The SMSF Association is bringing together a group of technical experts to examine the proposed $3 million superannuation cap as concerns come to light about “unintended consequences” in regard to the calculation on which the government is relying.

Tracey Scotchbrook, head of policy advocacy at the SMSF Association, said a number of scenarios brought up by association members into how the proposed super cap will work are highlighting the need for more government consultation to ensure changes won’t negatively affect more Australians.

A working group comprised of technical experts, auditors and financial advisers will be looking into situations in which the proposed cap could be triggered unintentionally.

“There are issues around things like insurances, or death and injury compensation which need to be addressed,” she said.

“Market fluctuations of investments and losses are also a concern and can create distorted outcomes.

“For example, the proposed formula operates on the basis that a person has a TSB of more than $3 million at 30 June. If a person’s TSB falls below $3 million, it would appear that no calculation of losses occurs. Even though there has been a downward valuation of the member’s interests due to market movements.”

She said although the TSB may decline below $3 million, no tax refund or adjustment is catered for.

“Further, no loss calculation applies for future years as the TSB is below $3 million at the end of the current financial year,” she said.

“If the value of the fund assets does not result in a balance that exceeds $3 million again in the future, tax has been paid on a value that has not been realised by the fund. That is, it has never been converted to cash and a capital gain has not been triggered.

“Although the proposed formula allows for the calculation of losses which can be applied in future years, the outcome may not be what you might think. Even when the loss in one year and gain in the next are one and the same.”

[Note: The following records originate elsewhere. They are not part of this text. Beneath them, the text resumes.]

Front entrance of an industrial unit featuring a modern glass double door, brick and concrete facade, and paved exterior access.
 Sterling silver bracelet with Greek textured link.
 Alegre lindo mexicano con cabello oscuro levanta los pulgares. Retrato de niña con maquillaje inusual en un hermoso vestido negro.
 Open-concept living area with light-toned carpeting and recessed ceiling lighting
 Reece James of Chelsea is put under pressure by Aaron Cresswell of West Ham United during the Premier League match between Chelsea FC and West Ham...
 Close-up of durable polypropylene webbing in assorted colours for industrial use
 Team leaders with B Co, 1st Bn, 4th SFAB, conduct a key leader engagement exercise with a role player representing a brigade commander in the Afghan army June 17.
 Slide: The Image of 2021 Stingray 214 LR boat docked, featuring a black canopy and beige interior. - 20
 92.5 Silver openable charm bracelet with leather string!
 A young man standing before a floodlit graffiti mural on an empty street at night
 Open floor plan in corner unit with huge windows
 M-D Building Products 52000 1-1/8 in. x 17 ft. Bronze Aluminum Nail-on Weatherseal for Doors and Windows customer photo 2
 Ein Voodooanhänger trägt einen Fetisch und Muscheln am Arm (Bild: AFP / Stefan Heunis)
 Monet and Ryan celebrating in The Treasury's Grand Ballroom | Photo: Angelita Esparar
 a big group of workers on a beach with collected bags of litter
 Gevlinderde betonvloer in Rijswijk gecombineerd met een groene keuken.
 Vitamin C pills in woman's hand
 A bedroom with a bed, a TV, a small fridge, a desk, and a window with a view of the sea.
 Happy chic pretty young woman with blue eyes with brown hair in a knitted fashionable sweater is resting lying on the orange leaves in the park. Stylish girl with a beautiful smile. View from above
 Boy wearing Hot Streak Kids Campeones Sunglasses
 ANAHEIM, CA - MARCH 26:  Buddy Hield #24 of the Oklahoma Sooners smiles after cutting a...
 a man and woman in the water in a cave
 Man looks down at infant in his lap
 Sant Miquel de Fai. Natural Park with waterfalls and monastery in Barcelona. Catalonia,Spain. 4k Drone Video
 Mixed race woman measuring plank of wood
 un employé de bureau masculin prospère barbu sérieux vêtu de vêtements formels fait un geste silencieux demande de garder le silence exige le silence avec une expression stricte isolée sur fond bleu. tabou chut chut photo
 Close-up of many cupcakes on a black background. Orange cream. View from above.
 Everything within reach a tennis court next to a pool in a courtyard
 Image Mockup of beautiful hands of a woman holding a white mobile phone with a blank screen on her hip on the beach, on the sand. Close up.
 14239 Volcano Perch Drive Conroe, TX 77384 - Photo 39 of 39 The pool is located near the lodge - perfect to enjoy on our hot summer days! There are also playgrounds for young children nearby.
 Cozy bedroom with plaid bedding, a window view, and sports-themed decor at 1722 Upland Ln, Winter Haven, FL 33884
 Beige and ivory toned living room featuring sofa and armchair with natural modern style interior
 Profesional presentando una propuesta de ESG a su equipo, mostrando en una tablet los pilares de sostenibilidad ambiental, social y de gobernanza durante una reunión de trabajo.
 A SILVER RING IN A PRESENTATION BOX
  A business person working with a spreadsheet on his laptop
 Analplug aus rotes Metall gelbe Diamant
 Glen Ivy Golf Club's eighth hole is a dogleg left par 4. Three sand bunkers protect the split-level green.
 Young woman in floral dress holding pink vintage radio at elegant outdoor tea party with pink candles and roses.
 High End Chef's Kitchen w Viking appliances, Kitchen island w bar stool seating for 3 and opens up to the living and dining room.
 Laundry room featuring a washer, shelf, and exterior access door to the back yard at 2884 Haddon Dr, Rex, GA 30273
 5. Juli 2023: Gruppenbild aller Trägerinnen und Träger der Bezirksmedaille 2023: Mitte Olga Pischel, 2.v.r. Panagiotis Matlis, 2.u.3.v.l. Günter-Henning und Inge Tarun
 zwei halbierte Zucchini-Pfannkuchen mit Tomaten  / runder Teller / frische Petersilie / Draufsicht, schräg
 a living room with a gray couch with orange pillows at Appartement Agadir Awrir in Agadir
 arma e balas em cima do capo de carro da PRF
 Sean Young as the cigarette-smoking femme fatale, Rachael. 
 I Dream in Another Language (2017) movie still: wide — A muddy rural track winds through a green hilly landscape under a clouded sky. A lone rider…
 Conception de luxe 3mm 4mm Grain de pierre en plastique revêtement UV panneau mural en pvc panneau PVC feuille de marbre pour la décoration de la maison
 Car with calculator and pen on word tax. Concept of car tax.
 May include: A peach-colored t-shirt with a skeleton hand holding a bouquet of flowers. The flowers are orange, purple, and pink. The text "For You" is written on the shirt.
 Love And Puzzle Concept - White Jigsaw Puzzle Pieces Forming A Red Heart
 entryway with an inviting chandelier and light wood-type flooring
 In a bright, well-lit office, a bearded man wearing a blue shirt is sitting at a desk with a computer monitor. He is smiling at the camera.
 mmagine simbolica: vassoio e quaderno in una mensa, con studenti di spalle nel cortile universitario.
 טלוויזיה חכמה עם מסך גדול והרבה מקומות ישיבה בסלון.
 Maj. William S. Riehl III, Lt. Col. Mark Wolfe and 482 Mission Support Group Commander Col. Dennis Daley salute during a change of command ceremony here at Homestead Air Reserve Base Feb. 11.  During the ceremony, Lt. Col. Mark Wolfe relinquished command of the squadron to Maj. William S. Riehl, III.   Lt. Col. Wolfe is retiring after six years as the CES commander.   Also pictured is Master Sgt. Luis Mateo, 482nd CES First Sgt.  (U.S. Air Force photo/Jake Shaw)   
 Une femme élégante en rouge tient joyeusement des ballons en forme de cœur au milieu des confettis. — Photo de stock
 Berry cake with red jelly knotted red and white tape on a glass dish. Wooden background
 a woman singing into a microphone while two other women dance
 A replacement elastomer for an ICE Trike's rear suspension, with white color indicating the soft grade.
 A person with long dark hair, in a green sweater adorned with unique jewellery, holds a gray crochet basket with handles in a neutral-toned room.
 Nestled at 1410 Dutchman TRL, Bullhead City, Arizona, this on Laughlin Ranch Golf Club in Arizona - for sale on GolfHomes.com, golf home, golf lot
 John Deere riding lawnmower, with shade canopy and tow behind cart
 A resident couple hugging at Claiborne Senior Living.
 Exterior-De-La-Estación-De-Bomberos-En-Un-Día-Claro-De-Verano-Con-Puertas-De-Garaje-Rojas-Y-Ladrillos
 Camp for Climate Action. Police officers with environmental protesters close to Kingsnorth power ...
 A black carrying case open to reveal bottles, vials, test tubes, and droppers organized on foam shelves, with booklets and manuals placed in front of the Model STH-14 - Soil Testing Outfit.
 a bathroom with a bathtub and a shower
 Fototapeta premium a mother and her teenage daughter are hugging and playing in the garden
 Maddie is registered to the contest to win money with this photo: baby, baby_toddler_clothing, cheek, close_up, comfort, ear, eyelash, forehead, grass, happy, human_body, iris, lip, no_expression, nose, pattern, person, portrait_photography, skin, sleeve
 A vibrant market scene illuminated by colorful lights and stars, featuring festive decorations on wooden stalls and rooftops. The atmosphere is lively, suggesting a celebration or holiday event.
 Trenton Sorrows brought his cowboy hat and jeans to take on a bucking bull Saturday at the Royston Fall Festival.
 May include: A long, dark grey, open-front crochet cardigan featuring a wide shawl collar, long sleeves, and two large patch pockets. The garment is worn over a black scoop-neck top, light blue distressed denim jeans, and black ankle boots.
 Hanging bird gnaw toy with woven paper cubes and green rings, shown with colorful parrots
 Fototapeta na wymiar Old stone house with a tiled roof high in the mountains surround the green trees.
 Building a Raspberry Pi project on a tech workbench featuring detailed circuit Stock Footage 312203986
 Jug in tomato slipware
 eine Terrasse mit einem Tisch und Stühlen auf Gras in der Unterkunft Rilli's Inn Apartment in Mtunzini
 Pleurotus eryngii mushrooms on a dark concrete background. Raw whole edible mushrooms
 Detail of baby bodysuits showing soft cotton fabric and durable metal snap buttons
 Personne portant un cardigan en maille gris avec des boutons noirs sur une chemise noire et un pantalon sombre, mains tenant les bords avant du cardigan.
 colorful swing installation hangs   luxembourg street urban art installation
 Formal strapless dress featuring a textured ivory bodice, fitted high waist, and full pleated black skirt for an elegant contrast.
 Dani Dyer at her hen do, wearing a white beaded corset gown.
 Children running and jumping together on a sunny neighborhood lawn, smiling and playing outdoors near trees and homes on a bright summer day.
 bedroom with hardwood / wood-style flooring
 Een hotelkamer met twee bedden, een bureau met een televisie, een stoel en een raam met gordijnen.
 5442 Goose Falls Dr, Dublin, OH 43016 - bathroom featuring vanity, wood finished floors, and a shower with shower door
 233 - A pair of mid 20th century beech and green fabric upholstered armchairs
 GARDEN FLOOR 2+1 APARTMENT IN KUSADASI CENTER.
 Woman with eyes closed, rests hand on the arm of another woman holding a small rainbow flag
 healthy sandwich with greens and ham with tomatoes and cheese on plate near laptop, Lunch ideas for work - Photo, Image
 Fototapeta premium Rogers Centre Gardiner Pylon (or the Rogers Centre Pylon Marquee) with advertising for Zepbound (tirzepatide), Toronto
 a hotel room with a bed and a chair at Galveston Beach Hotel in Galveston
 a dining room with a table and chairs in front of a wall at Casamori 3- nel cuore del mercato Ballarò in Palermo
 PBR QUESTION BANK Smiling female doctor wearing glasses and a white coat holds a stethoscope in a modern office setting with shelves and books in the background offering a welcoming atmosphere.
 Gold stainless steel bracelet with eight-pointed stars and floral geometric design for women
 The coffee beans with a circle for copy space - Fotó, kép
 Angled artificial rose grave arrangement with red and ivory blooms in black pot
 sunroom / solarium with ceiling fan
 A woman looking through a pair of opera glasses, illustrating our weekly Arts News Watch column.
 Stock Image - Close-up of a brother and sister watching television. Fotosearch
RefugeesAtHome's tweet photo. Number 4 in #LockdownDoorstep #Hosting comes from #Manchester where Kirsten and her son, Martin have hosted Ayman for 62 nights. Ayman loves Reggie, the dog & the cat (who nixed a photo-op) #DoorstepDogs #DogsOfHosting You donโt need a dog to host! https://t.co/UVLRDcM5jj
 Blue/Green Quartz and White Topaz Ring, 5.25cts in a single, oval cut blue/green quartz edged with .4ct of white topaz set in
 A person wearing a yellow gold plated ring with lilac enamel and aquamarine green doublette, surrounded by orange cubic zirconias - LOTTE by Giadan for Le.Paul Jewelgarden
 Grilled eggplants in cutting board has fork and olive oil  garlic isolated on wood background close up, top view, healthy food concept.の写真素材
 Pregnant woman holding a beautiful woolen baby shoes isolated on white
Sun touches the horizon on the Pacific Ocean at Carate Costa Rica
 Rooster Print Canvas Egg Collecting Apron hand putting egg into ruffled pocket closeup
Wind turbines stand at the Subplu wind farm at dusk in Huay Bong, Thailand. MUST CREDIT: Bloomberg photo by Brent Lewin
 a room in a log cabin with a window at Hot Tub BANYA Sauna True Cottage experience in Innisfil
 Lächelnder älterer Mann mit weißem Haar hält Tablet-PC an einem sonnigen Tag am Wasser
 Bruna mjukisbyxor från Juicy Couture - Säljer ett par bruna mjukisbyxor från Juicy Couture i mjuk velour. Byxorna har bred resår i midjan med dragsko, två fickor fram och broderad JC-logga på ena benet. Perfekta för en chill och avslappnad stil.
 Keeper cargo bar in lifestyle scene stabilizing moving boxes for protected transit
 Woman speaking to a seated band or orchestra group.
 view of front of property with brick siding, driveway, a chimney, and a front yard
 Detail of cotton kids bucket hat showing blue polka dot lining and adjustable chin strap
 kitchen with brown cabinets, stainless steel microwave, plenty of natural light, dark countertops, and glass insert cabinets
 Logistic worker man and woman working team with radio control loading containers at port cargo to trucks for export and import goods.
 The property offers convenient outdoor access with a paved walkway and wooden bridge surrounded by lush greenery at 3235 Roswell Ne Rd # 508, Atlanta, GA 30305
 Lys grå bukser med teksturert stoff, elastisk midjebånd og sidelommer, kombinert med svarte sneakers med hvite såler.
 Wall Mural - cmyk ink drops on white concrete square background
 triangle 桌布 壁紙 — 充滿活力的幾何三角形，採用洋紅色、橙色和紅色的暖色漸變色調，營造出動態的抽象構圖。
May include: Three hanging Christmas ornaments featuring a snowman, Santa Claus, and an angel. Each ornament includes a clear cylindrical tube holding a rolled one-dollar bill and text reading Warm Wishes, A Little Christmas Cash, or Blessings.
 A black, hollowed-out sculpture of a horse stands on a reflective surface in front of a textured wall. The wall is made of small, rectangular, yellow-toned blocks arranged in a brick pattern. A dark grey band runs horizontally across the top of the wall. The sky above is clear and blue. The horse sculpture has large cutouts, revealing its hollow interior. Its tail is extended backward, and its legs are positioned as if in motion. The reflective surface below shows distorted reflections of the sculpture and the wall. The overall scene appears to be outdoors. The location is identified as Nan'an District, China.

Another concern relates to insurance payouts.

“Under the current operation of the TSB rules, contributions made from personal injury compensation payments are excluded from a person’s TSB,” she said.

“There are important policy reasons for this. However, we don’t have the same treatment for someone who receives a total and permanent disability insurance benefit from a policy held in their superannuation fund.

“A claim is made, and the proceeds are paid into the member’s account. This will have the effect of increasing a person’s total superannuation balance.

“Further, when a benefit is paid, even if only from insurance proceeds, it would be added back as a withdrawal and included in the earnings calculation.”

Ms Scotchbrook said another inconsistency within the legislation concerns the death of an SMSF member.

“There are questions around when a member dies, will an assessment still arise under this proposal? Will a deceased member’s estate be liable for an assessment arising after a person’s death?” she said.

“This can create issues where the superannuation benefits are paid directly from the fund to the nominated beneficiary. The estate will have the tax liability but not the benefit of the superannuation proceeds. Further, the beneficiaries may not be the same.”

There is also the problem of whether life insurance proceeds will be included in the TSB calculations, said Ms Scotchbrook.

“This could create tax liabilities where a person’s TSB in life was less than $3 million. Life insurance benefits received directly outside of the superannuation system are not taxable,” she said.

“As well, will death benefit payments to beneficiaries count as withdrawals and be added back into the earnings calculation? We just don’t know and will need more details.”

Apart from the questions surrounding the calculations which have been cited by the government in regard to the new $3 million super cap, the SMSF Association has also raised concerns about the cost to the government in implementing the new policy, fearing it could be more expensive than income-generating, similar to what occurred with the Division 293 tax.